On December 11 2018 the European Parliament discussed the proposal for a regulation on the transparency and sustainability of EU risk assessment in the food chain amending, inter alia, Regulation (EC) No 178/2002 [General Food Law].
Public controversy regarding the use of genetically modified organisms and herbicide glyphosate paved the way for an initiative which entailed a legislative proposal by the European Commission (COM (2018)0179). The ensuing regulation will amend the EU's General Food Law Regulation.
On February 11 2019 the European Parliament and the European Council reached a provisional agreement on the EU Commission's Proposal.
At present, the transparency rules of the European Food Safety Association (EFSA) are not as harsh as those of the other agencies – the proposed regulation makes the authorisation procedure harsher than at other agencies. Other agencies (for instance, the European Medicines Agency) publish applications and studies at the time when they publish their opinion.

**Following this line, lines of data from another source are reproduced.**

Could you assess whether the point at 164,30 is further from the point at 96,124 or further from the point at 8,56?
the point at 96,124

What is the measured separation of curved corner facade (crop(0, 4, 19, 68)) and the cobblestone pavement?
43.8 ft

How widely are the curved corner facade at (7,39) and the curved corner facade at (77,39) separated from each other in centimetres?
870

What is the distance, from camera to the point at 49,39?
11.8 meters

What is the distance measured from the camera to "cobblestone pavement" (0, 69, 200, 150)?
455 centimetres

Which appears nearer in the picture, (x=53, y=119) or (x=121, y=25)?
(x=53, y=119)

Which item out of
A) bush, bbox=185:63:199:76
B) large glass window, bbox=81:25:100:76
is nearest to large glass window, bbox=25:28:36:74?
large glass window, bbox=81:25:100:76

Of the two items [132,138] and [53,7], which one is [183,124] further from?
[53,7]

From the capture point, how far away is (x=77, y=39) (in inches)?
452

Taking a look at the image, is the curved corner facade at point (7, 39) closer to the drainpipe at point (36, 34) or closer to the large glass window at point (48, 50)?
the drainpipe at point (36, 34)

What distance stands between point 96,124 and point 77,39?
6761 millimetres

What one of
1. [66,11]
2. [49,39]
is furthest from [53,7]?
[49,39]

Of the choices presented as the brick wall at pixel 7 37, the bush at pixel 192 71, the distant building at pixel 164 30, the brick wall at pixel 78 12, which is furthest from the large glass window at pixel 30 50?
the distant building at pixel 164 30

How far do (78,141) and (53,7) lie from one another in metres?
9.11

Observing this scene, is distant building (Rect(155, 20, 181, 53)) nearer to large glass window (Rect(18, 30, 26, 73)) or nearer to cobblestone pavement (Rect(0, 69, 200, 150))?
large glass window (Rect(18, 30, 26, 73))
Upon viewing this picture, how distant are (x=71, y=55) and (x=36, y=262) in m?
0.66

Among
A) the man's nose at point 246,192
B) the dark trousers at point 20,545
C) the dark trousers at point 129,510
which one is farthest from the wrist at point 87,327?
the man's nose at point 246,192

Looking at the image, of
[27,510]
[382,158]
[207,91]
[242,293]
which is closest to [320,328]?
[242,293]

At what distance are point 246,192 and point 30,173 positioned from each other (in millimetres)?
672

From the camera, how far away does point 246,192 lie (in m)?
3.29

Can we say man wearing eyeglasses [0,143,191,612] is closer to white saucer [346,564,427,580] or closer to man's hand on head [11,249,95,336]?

It is of central interest to the food industry what this proposed regulation requires of companies in terms of when the publication of information and underlying studies in relation to applications are due and which documents must be produced. In accordance with the proposed legislative text, food companies will need to inform the EFSA immediately of the subject matter of studies commissioned.
The revised regulation will entail automatic publication of all studies and information submitted to the EFSA to support the authorisation of a proposed product or ingredient. This data will be uploaded to the EFSA website early in the approval process.
Furthermore, the regulation will establish a database of studies for the EFSA to identify whether all relevant research on a substance is considered in evaluating market applications, and stakeholders and the general public should be involved in consultations and notify the EFSA of any potentially omitted information.
The suggestions presented by the Committee on the Environment, Public Health and Food Safety, for making the proposal more workable, including the requirement that the EFSA should set up a preliminary opinion first and studies and non-confidential information should be published afterwards, were not accepted.
Under the new suggested regulation (see http://europa.eu/rapid/press-release_IP-19-1030_en.htm for updates on the status), the applicant cannot prevent its innovative idea and know-how connected to a new product being presented on the website of the EFSA at the commencement of the application procedure so that any competitor has access to such documents.
Authorisation procedures at the EFSA take up to 59 months – a time period during which competitors in third countries outside the EU will have access to sensitive data while the European application procedure is carried out.
The fact that data and studies will not be published after a consultation period but right at the commencement of the procedure imposes a serious risk of idea and know-how piracy.
EU legislation applicable to the food industry is already considered as very transparent, and the proposal which received the agreement of the council and the commission raises concerns about efficient protection of proprietary information of agri-food companies within the EU.
In this approach, the protection of intellectual property rights comes second to a transparent risk assessment process and it remains unclear how companies are supposed to comply with the requirement to provide a justification for requesting non-publication of their confidential information.